## Monday, December 10, 2018

### JOLTS day

Checking in on the dynamic information equilibrium model forecasts, and everything is pretty much status quo. Job openings are still on a biased deviation. Click to enlarge.

Based on this model which puts hires as a leading indicator, we should continue to see the unemployment rate fall through March of 2019 (5 months from October 2018):

The dashed line shows a possible recession counterfactual (with average magnitude and width, i.e. steepness) constrained by the fact that the JOLTS hires data is not showing any sign of a shock.

Here's the previous update from November (with September 2018 JOLTS data).

1. Hi, I was trying to beat you to the punch and update the data myself. So I used this notebook and went through it, fixing the various things... for some reason the "SinglePredictionBands" thing blows up and produces a formula with coefficients of 10^9689 and similar in it. I'm not sure if you've been running into that problem and fixed it or if it's just that something changed from Mathematica 10.3 to 11.3.

Anyways, I got a bit sidetracked and spent some time analyzing your entropy-minimization code. I noticed it's very sensitive to the size of the bins used. And I'm not sure what kind of entropy it's actually minimizing; the paper and the Python code say relative entropy, but it doesn't match the Wikipedia page on relative entropy; the standard form is $\sum _{i}P(i)\log \left({\frac {P(i)}{Q(i)}}\right)$ whereas yours is something like $\sum _{i}P(i)\left({\frac {\log P(i)}{\log Q(i)}}\right)$ (cross fingers the MathJax works...). Am I missing something?

1. I added the mathjax to this post so your equations work. I'm glad someone else is going through the codes and checking! Thank you.

So I've always referred to that standard measure as the divergence or KL divergence, so to me "relative entropy" is not a well-defined concept. Apparently wikipedia redirects to KL divergence, but then wikipedia gets the description of information as an expectation value wrong. Anyway, I took the liberty of appropriating it since that seemed like a good description. What I actually compute is the ratio of the entropy of the histogram bin to the entropy of a uniform distribution (which is the maximum entropy distribution with the given constraints, so represents a theoretical maximum for the histogram distribution resulting in values that are less than one). I'm interesting in the difference between this and the KL divergence.

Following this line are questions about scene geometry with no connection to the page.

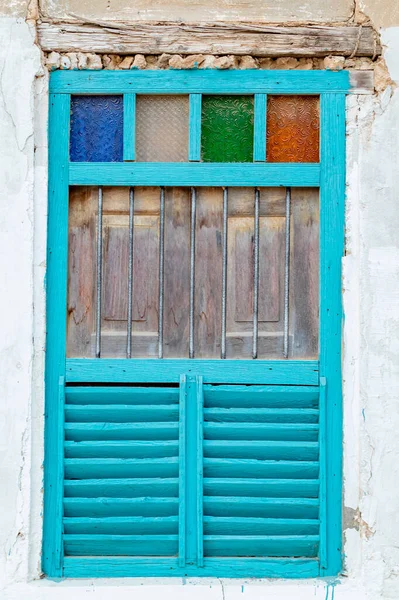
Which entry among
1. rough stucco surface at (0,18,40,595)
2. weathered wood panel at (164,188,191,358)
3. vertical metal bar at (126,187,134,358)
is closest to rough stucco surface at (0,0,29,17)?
rough stucco surface at (0,18,40,595)

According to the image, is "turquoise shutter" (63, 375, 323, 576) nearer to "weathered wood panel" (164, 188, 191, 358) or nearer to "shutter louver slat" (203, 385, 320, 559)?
"shutter louver slat" (203, 385, 320, 559)

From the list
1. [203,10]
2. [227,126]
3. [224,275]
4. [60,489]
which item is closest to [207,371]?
[224,275]

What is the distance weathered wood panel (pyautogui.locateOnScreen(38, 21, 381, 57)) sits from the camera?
117 inches

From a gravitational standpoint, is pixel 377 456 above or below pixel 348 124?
below

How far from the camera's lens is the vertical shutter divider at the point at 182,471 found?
9.57 feet

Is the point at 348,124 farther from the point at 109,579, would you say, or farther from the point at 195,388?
the point at 109,579

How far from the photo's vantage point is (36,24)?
9.68 feet

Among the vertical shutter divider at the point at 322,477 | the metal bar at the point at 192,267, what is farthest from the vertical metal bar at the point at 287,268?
the metal bar at the point at 192,267

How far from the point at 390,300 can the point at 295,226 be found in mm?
557

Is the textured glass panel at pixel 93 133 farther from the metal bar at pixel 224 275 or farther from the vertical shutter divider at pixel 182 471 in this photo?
the vertical shutter divider at pixel 182 471

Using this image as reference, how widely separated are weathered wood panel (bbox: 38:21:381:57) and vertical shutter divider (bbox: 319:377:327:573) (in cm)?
155

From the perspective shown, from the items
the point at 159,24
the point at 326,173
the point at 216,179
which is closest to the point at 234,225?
the point at 216,179

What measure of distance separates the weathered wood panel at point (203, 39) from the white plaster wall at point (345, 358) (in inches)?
5.9

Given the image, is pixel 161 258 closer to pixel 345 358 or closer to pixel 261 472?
pixel 345 358
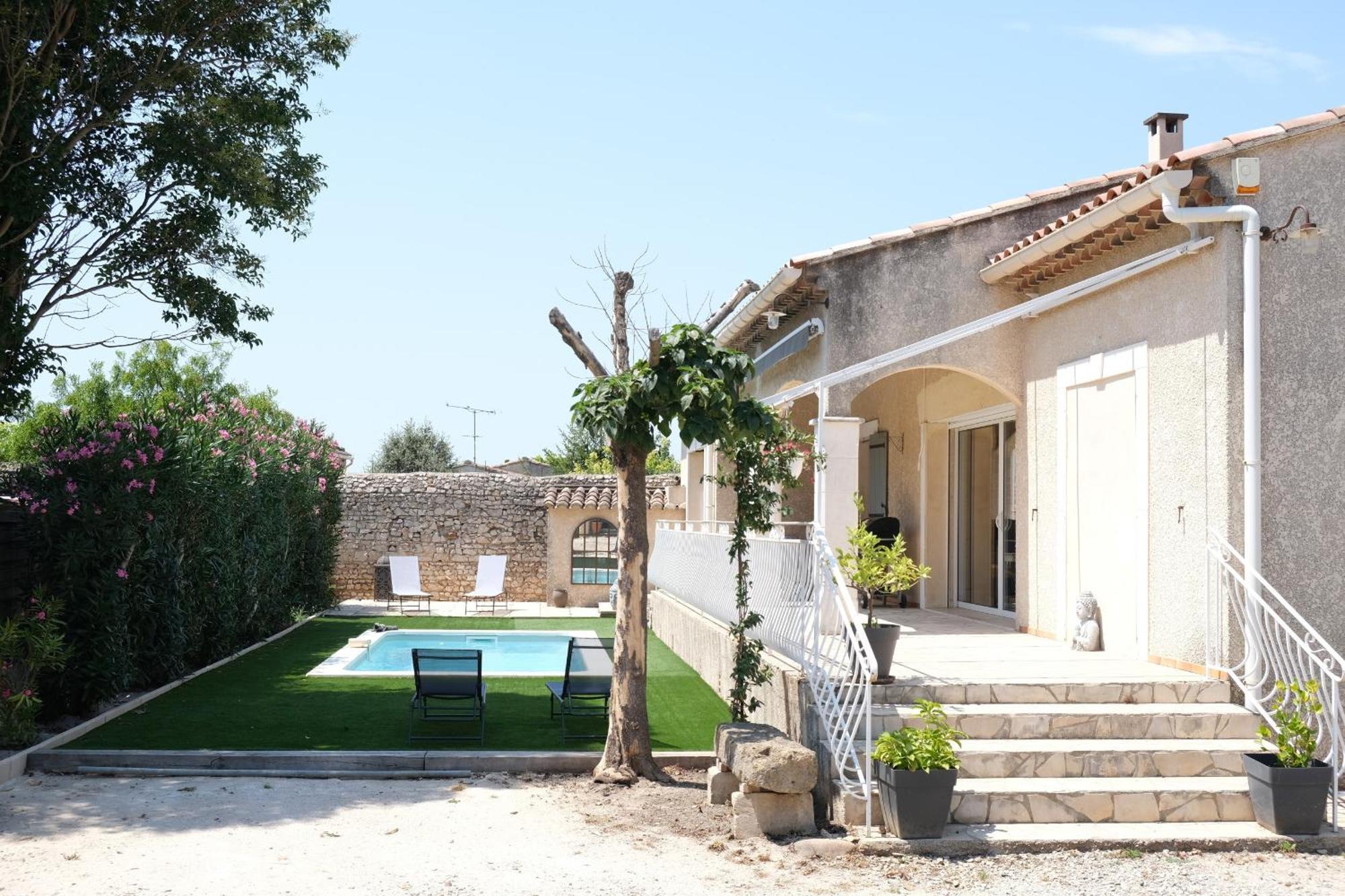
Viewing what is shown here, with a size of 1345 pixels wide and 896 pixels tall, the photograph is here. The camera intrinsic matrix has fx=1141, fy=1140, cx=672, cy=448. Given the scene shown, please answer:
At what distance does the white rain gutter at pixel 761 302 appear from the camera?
12180 millimetres

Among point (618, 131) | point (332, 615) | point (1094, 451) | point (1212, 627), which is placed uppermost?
point (618, 131)

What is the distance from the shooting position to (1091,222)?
32.0ft

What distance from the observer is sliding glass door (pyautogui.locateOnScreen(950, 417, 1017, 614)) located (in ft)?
42.9

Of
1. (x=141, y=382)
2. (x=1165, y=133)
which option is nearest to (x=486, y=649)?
(x=1165, y=133)

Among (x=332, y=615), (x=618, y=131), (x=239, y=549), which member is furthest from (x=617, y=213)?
(x=332, y=615)

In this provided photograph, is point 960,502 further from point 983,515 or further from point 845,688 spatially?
point 845,688

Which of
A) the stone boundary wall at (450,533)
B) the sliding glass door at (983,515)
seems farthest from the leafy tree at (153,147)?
the stone boundary wall at (450,533)

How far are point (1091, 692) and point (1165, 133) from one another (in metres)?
6.34

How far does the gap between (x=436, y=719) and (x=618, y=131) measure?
19.7ft

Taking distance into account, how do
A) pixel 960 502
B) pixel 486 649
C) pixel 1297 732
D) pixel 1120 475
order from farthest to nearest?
pixel 486 649 < pixel 960 502 < pixel 1120 475 < pixel 1297 732

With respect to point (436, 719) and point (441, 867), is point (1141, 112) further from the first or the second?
point (441, 867)

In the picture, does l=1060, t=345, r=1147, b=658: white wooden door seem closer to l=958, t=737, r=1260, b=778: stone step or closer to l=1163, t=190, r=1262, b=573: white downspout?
l=1163, t=190, r=1262, b=573: white downspout

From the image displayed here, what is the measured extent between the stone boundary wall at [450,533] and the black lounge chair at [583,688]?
40.5 feet

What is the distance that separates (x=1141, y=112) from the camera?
1177 centimetres
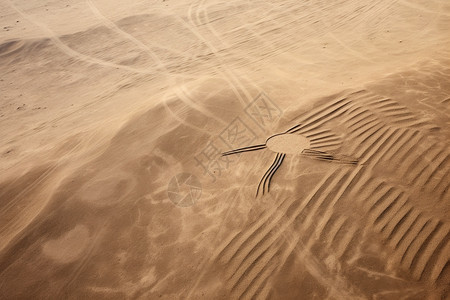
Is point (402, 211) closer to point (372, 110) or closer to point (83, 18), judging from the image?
point (372, 110)

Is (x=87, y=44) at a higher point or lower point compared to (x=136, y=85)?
higher


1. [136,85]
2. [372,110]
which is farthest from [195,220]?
[136,85]

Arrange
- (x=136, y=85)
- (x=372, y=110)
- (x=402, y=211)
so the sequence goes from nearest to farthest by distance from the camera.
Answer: (x=402, y=211)
(x=372, y=110)
(x=136, y=85)

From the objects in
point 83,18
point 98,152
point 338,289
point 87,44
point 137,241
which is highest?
point 83,18

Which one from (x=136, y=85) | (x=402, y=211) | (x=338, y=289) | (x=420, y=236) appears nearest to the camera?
(x=338, y=289)

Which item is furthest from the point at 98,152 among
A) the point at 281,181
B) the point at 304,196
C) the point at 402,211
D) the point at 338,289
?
the point at 402,211

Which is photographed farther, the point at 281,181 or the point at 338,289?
the point at 281,181

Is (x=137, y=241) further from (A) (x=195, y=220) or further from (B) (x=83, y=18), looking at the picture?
(B) (x=83, y=18)
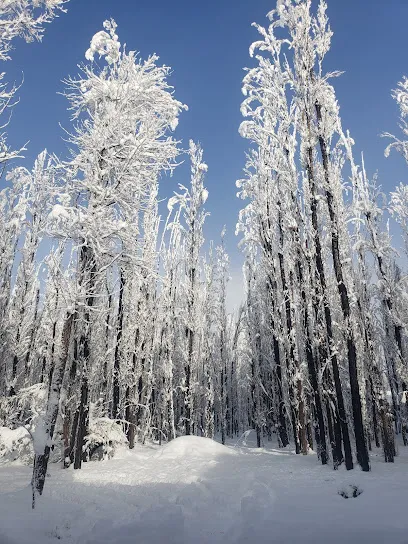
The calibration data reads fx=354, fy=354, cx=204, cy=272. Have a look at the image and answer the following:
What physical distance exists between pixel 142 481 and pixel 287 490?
11.0 feet

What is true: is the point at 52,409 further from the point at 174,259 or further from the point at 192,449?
the point at 174,259

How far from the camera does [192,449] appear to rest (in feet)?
40.3

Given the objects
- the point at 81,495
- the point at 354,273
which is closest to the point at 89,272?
the point at 81,495

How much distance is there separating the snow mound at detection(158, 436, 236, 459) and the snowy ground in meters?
2.22

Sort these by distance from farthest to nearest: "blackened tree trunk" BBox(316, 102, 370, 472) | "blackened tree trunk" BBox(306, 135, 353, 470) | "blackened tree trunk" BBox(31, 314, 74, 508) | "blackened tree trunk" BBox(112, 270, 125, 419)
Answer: "blackened tree trunk" BBox(112, 270, 125, 419) < "blackened tree trunk" BBox(306, 135, 353, 470) < "blackened tree trunk" BBox(316, 102, 370, 472) < "blackened tree trunk" BBox(31, 314, 74, 508)

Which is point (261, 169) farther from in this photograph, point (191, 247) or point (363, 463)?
point (363, 463)

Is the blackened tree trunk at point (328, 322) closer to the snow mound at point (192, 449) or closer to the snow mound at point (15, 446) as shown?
the snow mound at point (192, 449)

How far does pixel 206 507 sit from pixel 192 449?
23.4ft

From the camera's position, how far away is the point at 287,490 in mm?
6730

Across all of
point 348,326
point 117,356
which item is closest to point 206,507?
point 348,326

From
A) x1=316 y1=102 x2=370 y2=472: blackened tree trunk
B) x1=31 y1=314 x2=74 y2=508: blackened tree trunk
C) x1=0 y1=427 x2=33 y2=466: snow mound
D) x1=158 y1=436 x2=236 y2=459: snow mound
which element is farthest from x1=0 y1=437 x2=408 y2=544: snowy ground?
x1=158 y1=436 x2=236 y2=459: snow mound

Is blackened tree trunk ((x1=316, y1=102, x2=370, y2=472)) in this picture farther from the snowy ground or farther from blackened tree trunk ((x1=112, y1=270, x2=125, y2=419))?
blackened tree trunk ((x1=112, y1=270, x2=125, y2=419))

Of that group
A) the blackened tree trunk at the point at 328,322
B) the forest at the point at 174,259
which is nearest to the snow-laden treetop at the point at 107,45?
the forest at the point at 174,259

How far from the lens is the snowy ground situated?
13.8 feet
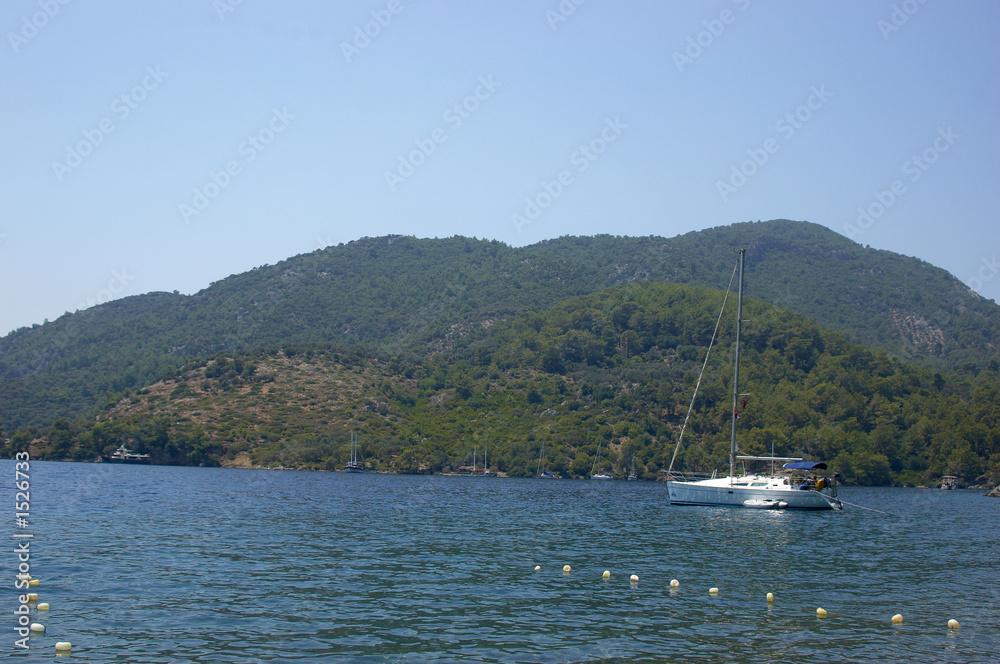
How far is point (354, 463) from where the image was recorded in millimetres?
151125

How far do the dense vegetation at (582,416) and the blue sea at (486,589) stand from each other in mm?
95405

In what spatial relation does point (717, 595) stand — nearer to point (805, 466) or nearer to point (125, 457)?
point (805, 466)

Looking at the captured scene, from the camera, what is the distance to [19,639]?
1970cm

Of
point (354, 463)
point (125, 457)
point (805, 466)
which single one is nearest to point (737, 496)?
point (805, 466)

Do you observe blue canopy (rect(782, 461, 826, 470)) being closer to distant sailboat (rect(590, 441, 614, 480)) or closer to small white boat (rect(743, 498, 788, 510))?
small white boat (rect(743, 498, 788, 510))

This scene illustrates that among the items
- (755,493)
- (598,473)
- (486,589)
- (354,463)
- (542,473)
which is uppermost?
(486,589)

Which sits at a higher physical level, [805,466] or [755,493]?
[805,466]

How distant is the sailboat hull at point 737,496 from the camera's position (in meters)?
67.1

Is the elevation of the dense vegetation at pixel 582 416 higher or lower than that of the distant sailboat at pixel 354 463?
higher

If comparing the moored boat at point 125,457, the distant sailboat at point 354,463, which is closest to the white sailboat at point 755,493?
the distant sailboat at point 354,463

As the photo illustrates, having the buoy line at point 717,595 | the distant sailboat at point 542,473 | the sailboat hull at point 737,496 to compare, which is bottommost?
the distant sailboat at point 542,473

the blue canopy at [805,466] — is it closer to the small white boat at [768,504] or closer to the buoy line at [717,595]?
the small white boat at [768,504]

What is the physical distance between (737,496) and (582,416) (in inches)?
4022

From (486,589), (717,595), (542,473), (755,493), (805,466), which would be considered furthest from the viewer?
(542,473)
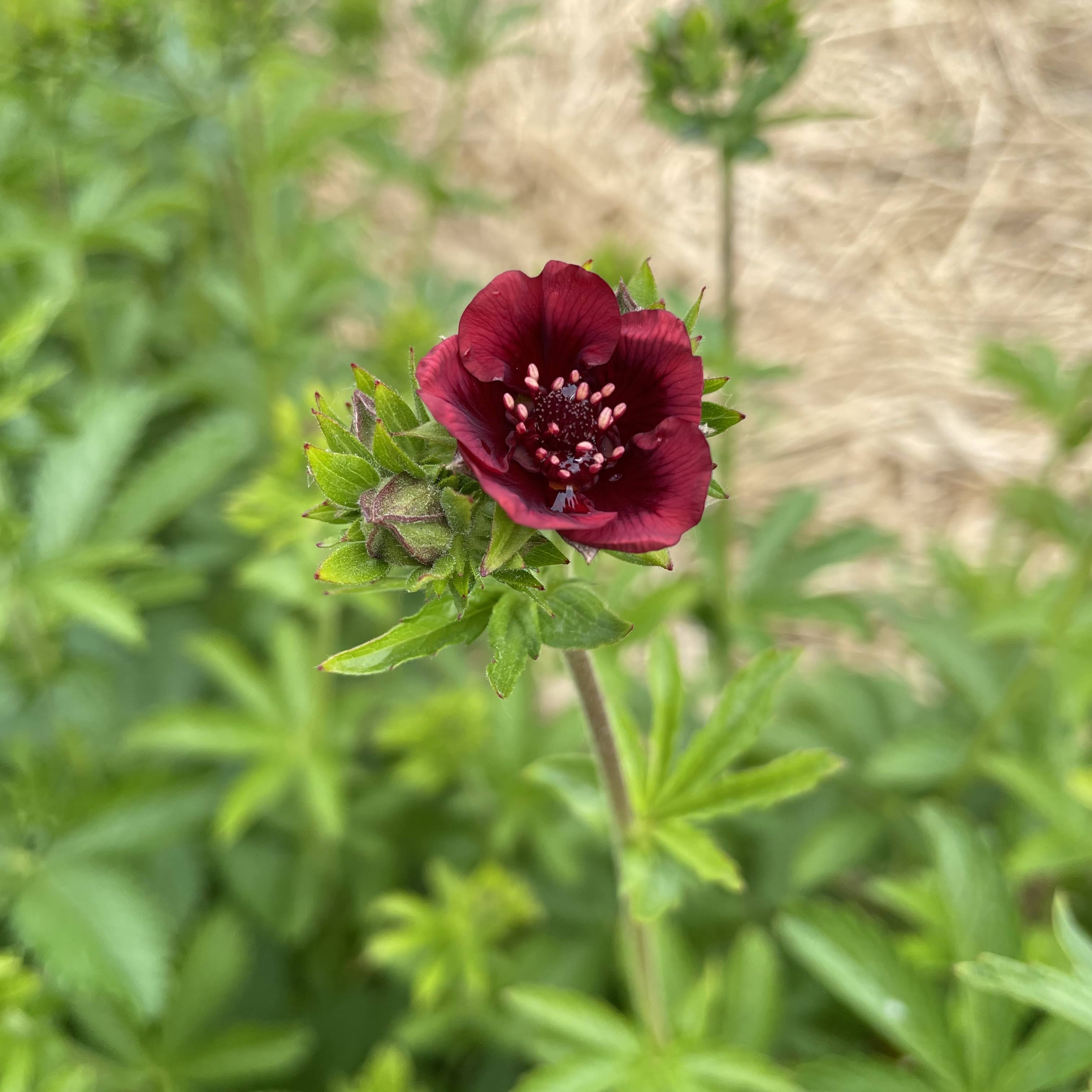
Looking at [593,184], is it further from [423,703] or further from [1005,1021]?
[1005,1021]

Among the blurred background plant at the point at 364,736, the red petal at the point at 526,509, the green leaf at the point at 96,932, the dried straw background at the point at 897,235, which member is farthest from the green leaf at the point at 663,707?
the dried straw background at the point at 897,235

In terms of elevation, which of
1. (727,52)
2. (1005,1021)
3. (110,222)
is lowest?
(1005,1021)

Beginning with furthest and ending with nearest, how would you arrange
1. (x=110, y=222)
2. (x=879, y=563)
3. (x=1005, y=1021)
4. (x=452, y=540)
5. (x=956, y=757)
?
(x=879, y=563) → (x=110, y=222) → (x=956, y=757) → (x=1005, y=1021) → (x=452, y=540)

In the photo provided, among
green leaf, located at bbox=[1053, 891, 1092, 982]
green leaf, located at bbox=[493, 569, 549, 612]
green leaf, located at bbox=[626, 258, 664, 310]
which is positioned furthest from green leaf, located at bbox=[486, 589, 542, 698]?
green leaf, located at bbox=[1053, 891, 1092, 982]

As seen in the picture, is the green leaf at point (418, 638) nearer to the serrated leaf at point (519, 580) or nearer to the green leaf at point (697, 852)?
the serrated leaf at point (519, 580)

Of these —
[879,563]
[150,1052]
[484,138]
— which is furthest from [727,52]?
[484,138]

Working through the math, it seems

$\exp D_{KL} = \frac{\exp H(p_{i})}{\exp H(q)}$

for a uniform distrubtion $q$, so the measure I used effectively took the log of the numerator and denominator of the RHS. Since these are both positive (i.e. information entropy), the ratio (exp A)/(exp B) is going to have the same behavior as A/B (what I used), but with a larger variance.

It's true that it's very sensitive to the bin size, and I usually adjust it to both a) to be about the size of the noise in the data (so that most fluctuations around a straight line fall in a single bin) and b) to get a nice roughly quadratic local minimum. As with most numerical methods, it can be part art, part science. But if I fail to get approximately the same minimum for a few different bin sizes, then I'll resort to other methods such as fitting the slope along with the the shocks as one big optimization. That method has the problem of coupling the dynamic equilibrium slope and the shock parameters, which can be problematic in other ways.

And yes, I don't know why single prediction bands produces such weird coefficients, but I've tested them numerically using simulated data and they seem correct. I've used that function for far more important things in my real job, so I made sure to test it out to be certain it wasn't giving me garbage.